XX
Mais soyons juste nous-même envers l'historien; ce mot n'est qu'une faiblesse de sa partialité pour la guerre. À dater de ce retour lamentable de Napoléon à Paris, où il entre seul avec le fantôme de son armée ensevelie, M. Thiers devient sinon sévère, du moins exigeant envers son héros.
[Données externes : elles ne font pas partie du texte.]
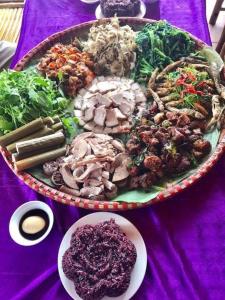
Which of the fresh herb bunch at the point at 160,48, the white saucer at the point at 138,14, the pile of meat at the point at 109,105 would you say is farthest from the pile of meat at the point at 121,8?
the pile of meat at the point at 109,105

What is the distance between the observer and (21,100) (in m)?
2.31

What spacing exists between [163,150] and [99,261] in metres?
0.79

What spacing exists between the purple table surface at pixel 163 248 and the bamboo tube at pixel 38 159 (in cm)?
14

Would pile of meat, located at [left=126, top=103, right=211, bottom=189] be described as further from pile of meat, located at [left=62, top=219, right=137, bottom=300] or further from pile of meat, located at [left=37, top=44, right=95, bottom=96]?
pile of meat, located at [left=37, top=44, right=95, bottom=96]

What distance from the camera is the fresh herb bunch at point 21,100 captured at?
7.52ft

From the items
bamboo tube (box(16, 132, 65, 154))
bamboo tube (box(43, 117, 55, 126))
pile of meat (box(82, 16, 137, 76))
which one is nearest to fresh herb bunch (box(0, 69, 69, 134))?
bamboo tube (box(43, 117, 55, 126))

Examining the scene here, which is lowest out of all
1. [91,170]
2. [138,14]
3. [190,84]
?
[91,170]

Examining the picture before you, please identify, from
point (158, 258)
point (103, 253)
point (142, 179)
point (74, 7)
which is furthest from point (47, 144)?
point (74, 7)

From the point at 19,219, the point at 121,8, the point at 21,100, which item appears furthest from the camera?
the point at 121,8

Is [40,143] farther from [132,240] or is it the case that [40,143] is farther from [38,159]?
[132,240]

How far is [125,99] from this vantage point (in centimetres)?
257

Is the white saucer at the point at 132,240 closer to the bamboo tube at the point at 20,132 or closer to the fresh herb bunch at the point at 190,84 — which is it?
the bamboo tube at the point at 20,132

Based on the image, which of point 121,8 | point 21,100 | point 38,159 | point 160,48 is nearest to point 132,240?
point 38,159

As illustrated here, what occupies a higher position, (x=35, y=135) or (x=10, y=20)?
(x=10, y=20)
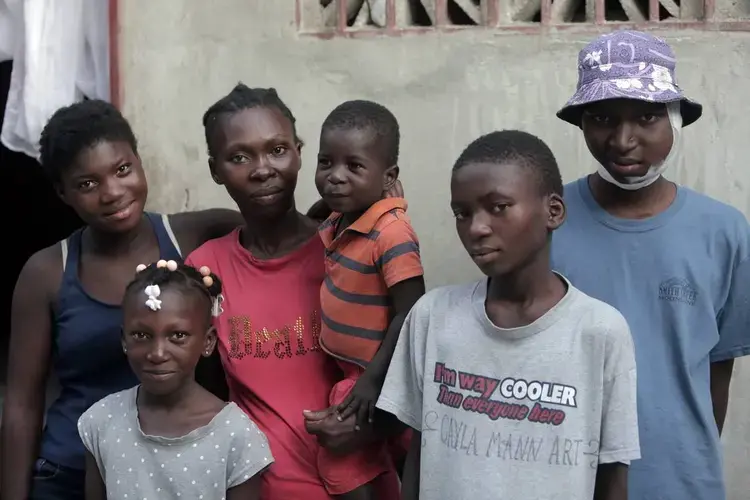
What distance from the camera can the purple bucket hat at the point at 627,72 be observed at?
2271 mm

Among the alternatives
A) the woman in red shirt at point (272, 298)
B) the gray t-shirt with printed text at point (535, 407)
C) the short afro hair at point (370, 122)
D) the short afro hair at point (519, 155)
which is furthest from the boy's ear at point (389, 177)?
the gray t-shirt with printed text at point (535, 407)

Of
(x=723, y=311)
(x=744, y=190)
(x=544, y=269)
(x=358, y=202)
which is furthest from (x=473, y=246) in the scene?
(x=744, y=190)

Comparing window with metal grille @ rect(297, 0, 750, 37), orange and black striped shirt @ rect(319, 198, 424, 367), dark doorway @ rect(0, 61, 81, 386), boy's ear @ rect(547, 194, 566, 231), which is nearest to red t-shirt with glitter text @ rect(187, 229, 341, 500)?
orange and black striped shirt @ rect(319, 198, 424, 367)

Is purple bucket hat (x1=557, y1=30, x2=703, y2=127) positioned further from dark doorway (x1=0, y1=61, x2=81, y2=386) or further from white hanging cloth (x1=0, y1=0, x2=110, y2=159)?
dark doorway (x1=0, y1=61, x2=81, y2=386)

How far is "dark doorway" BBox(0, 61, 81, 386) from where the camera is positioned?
6785mm

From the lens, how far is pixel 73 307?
2.67 meters

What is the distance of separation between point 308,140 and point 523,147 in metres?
1.60

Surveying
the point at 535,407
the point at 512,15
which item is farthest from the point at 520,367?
the point at 512,15

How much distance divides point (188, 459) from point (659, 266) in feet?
4.07

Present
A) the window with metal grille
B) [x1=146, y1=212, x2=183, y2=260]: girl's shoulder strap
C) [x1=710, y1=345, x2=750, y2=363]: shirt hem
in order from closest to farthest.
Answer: [x1=710, y1=345, x2=750, y2=363]: shirt hem < [x1=146, y1=212, x2=183, y2=260]: girl's shoulder strap < the window with metal grille

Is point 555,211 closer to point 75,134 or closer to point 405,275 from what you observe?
point 405,275

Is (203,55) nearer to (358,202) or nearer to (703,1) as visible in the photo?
(358,202)

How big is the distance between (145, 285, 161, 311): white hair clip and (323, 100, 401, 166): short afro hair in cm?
60

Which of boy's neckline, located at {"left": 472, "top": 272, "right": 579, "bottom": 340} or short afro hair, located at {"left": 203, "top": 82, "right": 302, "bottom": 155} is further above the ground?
short afro hair, located at {"left": 203, "top": 82, "right": 302, "bottom": 155}
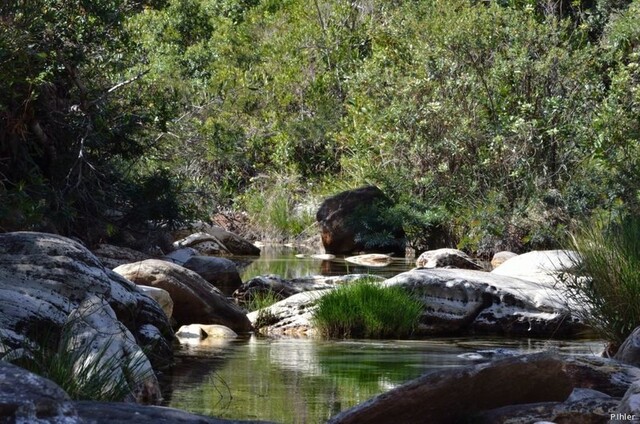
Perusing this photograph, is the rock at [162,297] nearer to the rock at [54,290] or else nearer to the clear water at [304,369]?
the clear water at [304,369]

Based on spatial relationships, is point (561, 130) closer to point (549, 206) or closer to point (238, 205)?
point (549, 206)

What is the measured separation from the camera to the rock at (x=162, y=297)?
10198 mm

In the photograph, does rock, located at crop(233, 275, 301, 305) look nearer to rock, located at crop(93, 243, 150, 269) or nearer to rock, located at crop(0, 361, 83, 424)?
rock, located at crop(93, 243, 150, 269)

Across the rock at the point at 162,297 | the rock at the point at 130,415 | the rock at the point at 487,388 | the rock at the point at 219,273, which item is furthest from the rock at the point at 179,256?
the rock at the point at 130,415

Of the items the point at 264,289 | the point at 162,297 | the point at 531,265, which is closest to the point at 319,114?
the point at 531,265

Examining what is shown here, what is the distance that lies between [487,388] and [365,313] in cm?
510

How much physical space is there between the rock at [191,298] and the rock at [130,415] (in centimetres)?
691

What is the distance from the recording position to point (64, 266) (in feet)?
26.8

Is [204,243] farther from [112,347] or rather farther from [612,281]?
[112,347]

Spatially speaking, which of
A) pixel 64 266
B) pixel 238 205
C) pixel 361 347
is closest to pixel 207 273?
pixel 361 347

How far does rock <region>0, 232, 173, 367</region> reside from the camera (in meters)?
7.20

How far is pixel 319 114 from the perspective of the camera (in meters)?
29.7

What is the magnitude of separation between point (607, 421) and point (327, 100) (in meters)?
24.9

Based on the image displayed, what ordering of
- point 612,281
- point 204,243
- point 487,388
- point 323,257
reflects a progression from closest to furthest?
point 487,388, point 612,281, point 323,257, point 204,243
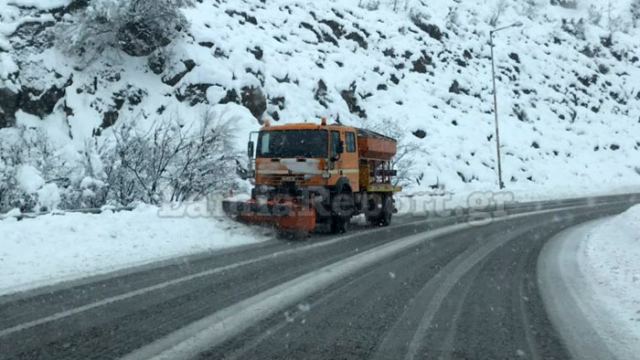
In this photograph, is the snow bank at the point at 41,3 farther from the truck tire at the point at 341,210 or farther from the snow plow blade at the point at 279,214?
the truck tire at the point at 341,210

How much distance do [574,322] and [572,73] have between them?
4587 centimetres

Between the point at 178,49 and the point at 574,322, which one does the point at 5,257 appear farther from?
the point at 178,49

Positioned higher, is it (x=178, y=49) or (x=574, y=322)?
(x=178, y=49)

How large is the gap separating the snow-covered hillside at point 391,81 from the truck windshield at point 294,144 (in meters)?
5.39

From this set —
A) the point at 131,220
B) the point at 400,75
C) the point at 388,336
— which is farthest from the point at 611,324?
the point at 400,75

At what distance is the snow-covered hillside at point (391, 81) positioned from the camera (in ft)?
71.3

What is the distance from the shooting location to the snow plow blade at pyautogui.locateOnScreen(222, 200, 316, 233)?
13.6 meters

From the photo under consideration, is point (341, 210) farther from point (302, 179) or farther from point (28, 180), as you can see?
point (28, 180)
Les désastres et l'évacuation de l'Espagne; la campagne de Saxe, dernière étreinte des bras qui veulent retenir en vain le monde tout entier quand chacune de ses conquêtes lui échappe; les faux retours de gloire à Dresde, à Lutzen, à Bautzen; les négociations de mauvaise foi avec l'Autriche, négociations aussi exigeantes après les revers qu'après les victoires; le tombeau de la dernière armée française à Leipsick; la retraite sur le Rhin; le second retour de Napoléon sans armée à Paris, pour demander le dernier soldat à la terre qui lui a donné en trois ans trois armées de six cent mille soldats à jouer et à perdre, sont les dernières scènes de ce magnifique drame entre un homme et l'univers.
Arrêtons-nous ici, et voyons si l'écrivain aura la constance de conduire son héros jusqu'à Waterloo, où il tombe enfin dans le sang de ses derniers compagnons d'armes pour ne plus se relever que dans l'imagination sans mémoire des peuples. Nous le suivrons jusqu'où il voudra aller, car l'historien, pendant ces quinze volumes, est aussi entraînant que le héros.